Multivariate Distributions

Multivariate probability distributions and correlation utilities.

Distribution Objects

File containing the copulAX implementation of the multivariate normal distribution.

class copulax._src.multivariate.mvt_normal.MvtNormal(name='Mvt-Normal', *, mu=None, sigma=None)[source]

The multivariate normal / Gaussian distribution is a generalization of the univariate normal distribution to d > 1 dimensions.

https://en.wikipedia.org/wiki/Multivariate_normal_distribution

\[f(x|\mu, \Sigma) = \frac{1}{(2\pi)^{n/2}|\Sigma|^{1/2}} \exp\left(-\frac{1}{2}(x - \mu)^T \Sigma^{-1} (x - \mu)\right)\]

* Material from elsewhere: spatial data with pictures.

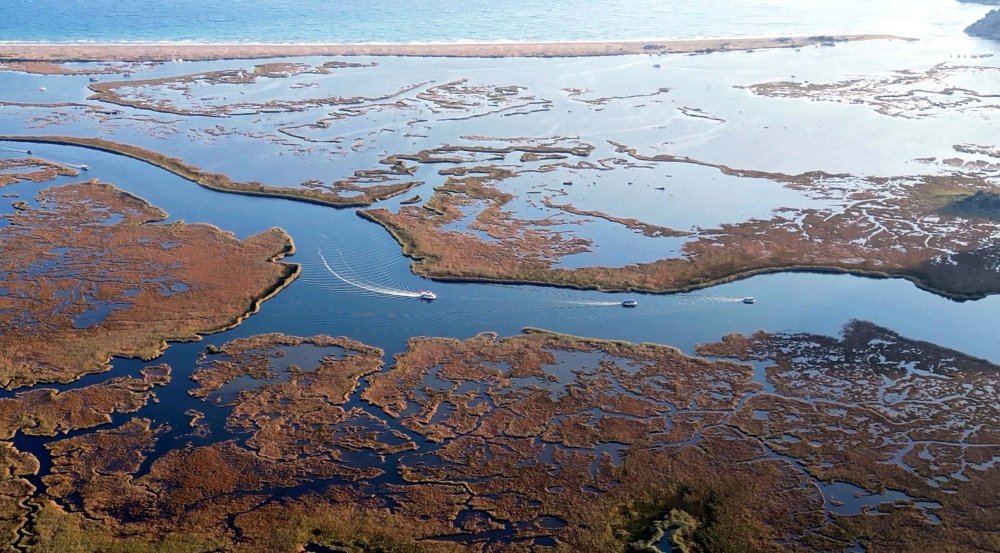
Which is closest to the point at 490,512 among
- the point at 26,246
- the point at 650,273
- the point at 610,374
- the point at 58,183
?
the point at 610,374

where \(\mu\) is the mean vector and \(\Sigma\) the variance-covariance matrix of the data distribution.

Parameters:

mu (Array)
sigma (Array)

mu: Array = None

sigma: Array = None

example_params(dim=3, *args, **kwargs)[source]

Example parameters for the multivariate normal distribution.

This is a two parameter family, defined by the mean / location vector mu and the variance-covariance matrix sigma.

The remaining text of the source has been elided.